Sophia Chikirou (La France Insoumise – Für ein Neues, Demokratisches Paris)
- Verabschiedung einer städtischen Charta, die das Eingreifen der kommunalen Polizei streng regelt, diskriminierende Praktiken oder Kontrollen anhand des Aussehens verbietet und die Nachvollziehbarkeit, die Ausbildung der Beamten sowie Melde- und Sanktionsmechanismen garantiert. (Quelle: offizielle Kandidatenseite)
- Einführung mobiler Rechtshäuser für die Anzeigeerstattung und juristische Begleitung. (Quelle: offizielle Kandidatenseite)
- Einleitung eines ernsthaften institutionellen Dialogs mit der Regierung, um verbindliche Garantie für den Schutz der Bürgerrechte durchzusetzen. (Quelle: offizielle Kandidatenseite)
- Aufbau von Anlaufstellen im Viertel, in denen Kommunalpoli, Mediatoren, Erzieher und Sozialarbeiter zusammenkommen, etwa in den Quartierhäusern. (Quelle: offizielle Kandidatenseite)
- Erhöhung der Anzahl der Mitarbeiter bei der kommunalen Polizei auf rund 3.500 Beamte. (Quelle: offizielle Kandidatenseite)
- Schaffung zusätzlicher Dienstgrade und Strukturen bei der Polizei, verbunden mit einer Verbesserung der Gehaltsregelungen und Prämien.
- Ablehnung des Einsatzes tödlicher Waffengewalt durch die kommunale Polizei. (Quelle: offizielle Kandidatenseite)

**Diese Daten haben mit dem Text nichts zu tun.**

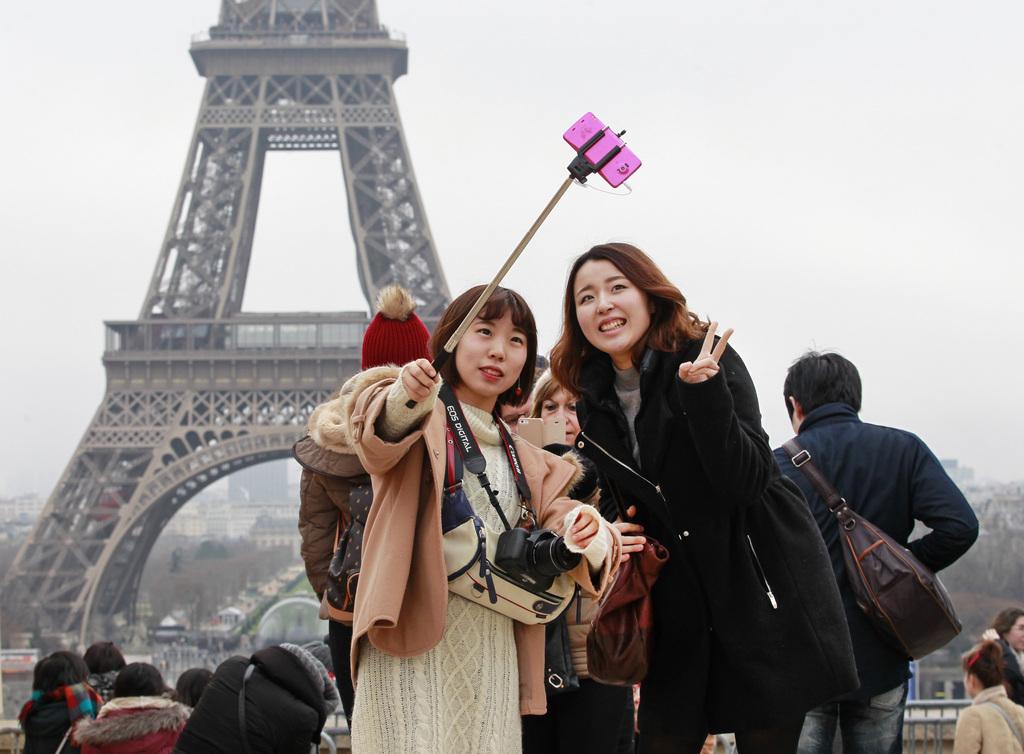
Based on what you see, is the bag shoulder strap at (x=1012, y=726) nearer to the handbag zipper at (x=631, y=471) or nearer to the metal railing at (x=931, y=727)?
the metal railing at (x=931, y=727)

- Verdoppelung der Zahl der Fach-Erzieher bis 2029, um die Mediation und Prävention in den Vierteln zu stärken. (Quelle: offizielle Kandidatenseite)
- Verhandlung mit dem Polizeipräsidenten über eine Überarbeitung der Einsatzdoktrin, um Deeskalation anstelle repressiver Strategien zu fördern. (Quelle: offizielle Kandidatenseite)
Rachida Dati (Les Républicains/MoDem/UDI)
- Aufbau eines Bodyguards von 5.000 bewaffneten und geschulten Stadtpolizisten, um der täglichen Kriminalität entgegenzuwirken – das doppelte der aktuellen Stärke. (Quelle: offizielle Kandidatenseite)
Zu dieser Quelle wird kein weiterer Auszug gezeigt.